Menurut Menteri Energi dan Sumber Daya Mineral (ESDM) Bahlil Lahadalia ketika waktu kunjungannya ke Aceh minggu ini. Bahlil pastikan listrik di Aceh paling lambat Sabtu tanggal (6/12/25), sudah normal kembali.
"Dalam Pemulihan listrik Banda Aceh, Bireuen, dan beberapa tempat lain, 200 megawatt PLTG kita yang mati dikarenakan sutetnya mengalami kebanjiran dan roboh, sekarang sudah dinaikkan. Besok malam listriknya sudah bisa nyala, paling lambat hari Sabtu”, ungkap Bahlil.
Sementara itu, Manager PLN UID Aceh, Eddi Saputra pada saat Konferensi pers di Kantor Gubernur Aceh bersama BNPB, Jumat (5/12/2025). Ia mengatakan, target pengaliran listrik pada jaringan transmisi darurat baru selesai diperbaiki di Bireuen pada Minggu ini.
Tapi nyatanya sampai saat hari ini pemadaman listrik pun masih dilakukan secara bergilir. Masyarakat Banda Aceh dan Aceh Besar kecewa serta bingung atas ketidakpastian normalnya listrik di Kota Serambi Mekkah. Seakan-akan terjadi tumpang tindih, ketidak konsistennya antara pemerintah pusat dan PLN Aceh dalam pemulihan listrik di Aceh.

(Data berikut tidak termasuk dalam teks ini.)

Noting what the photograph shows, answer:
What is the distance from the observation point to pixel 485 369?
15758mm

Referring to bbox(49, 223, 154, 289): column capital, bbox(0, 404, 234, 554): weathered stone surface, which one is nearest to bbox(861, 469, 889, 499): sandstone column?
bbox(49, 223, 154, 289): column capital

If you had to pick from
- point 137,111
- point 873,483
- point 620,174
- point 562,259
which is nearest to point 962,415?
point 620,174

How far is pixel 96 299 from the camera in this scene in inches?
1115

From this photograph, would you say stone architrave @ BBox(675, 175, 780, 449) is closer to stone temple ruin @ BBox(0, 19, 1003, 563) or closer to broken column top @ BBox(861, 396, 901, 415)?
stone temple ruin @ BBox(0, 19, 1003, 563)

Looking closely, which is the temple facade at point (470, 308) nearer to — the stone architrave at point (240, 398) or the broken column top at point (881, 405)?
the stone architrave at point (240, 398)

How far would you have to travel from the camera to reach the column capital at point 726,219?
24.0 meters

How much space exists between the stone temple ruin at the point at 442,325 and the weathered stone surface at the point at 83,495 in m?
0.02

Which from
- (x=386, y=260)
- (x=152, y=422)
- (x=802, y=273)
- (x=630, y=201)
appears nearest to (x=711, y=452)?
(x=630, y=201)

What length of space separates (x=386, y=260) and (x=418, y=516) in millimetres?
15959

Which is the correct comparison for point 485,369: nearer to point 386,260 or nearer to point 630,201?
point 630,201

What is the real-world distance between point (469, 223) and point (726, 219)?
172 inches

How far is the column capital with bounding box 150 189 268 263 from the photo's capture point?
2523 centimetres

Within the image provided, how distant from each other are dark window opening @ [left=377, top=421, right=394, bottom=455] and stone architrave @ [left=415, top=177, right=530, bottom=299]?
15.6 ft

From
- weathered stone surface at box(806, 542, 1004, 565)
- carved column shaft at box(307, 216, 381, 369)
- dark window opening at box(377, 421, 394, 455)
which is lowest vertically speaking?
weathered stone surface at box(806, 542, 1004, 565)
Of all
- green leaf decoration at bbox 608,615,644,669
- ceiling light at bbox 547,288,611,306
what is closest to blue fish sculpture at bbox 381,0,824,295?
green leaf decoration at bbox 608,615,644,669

Masyarakat Banda Aceh dan Aceh Besar berharap PLN Aceh bijak pada saat memberikan pengumuman di medsos serta di media lokal sekalipun. Masyarakat merasa di beri harapan palsu atas ketidaknyamanan dalam memperoleh listrik dengan terjadinya pemadaman bergilir secara tidak merata.
Banyak masyarakat yang terdampak dari kerugian usaha, pendidikan tidak memadai, rambu lalu lintas tidak nyala yang mengakibatkan kecelakaan fatal dan kejadian lain-lainnya yang merugikan masyarakat.